28 June 2000
New task force on E.coli

By Isabel Davies

A NEW task force is to be set up in Scotland to look at how to protect people from E.coli 0157 and make sure they know the best hygiene precautions to take.

The new group, led by the Scottish Food Standards Agency and the Scottish Executive Health Department, will develop a strategy for minimising infection.

The move follows new research which shows the main source of infection is human contact with farm livestock and environmental contamination.

Case control studies have shown that a high proportion of human cases of E.coli 0157 were exposed to environmental factors.
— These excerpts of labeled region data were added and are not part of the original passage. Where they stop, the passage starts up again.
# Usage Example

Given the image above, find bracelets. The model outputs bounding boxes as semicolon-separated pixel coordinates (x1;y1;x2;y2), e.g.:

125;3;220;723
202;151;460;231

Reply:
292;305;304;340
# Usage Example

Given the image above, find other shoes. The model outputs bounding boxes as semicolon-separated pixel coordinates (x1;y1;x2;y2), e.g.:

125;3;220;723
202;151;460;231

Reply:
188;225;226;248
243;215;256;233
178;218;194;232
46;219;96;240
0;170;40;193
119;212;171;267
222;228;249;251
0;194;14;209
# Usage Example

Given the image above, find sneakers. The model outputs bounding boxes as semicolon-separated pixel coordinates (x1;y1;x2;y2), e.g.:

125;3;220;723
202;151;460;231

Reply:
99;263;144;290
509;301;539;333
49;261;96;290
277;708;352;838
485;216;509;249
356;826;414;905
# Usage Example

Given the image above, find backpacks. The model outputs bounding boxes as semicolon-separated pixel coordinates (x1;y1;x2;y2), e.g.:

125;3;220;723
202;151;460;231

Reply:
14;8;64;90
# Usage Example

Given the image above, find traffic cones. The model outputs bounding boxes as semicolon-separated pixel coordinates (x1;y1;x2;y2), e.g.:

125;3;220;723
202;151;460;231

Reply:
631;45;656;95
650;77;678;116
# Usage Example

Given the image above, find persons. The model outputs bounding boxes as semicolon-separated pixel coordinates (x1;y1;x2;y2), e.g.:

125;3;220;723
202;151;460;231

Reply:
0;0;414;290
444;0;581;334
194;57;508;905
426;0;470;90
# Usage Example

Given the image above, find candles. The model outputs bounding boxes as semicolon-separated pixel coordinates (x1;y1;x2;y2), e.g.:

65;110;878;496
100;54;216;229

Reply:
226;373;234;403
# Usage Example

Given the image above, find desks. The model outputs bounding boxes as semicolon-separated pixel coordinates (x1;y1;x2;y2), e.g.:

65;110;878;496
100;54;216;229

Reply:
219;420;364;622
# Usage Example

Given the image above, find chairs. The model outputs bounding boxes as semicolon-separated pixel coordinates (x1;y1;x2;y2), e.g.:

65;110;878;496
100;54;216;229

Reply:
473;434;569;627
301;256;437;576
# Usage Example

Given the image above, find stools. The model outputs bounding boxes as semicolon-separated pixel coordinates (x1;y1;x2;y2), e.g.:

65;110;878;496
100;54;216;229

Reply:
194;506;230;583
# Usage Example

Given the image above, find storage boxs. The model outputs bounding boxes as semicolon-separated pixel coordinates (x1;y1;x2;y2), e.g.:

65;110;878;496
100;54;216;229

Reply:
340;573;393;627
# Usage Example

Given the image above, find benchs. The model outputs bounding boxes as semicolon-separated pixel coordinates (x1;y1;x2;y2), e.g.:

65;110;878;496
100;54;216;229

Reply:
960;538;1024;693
Sufferers came into contact with gardens, farms, farm animals or farmland contaminated by infected farm animals or water supplies.

Dr George Paterson, FSA director in Scotland suggested that advice recently re-issued by the Scottish Executive about E.coli 0157 did not go far enough.

“Clearly more needs to be done to let the public know that E.coli 0157 is about much more than eating contaminated food.”

The task force would bring together experts from a number of different fields – health, rural affairs and environment representatives, he said.

Sir John Arthbuthnott, chairman of the Scottish Food Advisory Body said: “E.coli 0157 and the dangers it poses are well-known and tragic outbreaks.

“It is a problem which needs a co-ordinated and direct intervention if we are to make a real impact and reduce the risks to public health.”

The issue of E.coli continues to make the headlines.

Three weeks ago a group of young people on scout camp in Aberdeenshire were confirmed as having contracted the bug.

Earlier this year, Professor Hugh Pennington, who led the inquiry into the of Lanarkshire E.coli outbreak in 1996, called for restrictions on farm visits.

Children under 5-years-old should be kept away from farms to minimise E.coli infections, he said.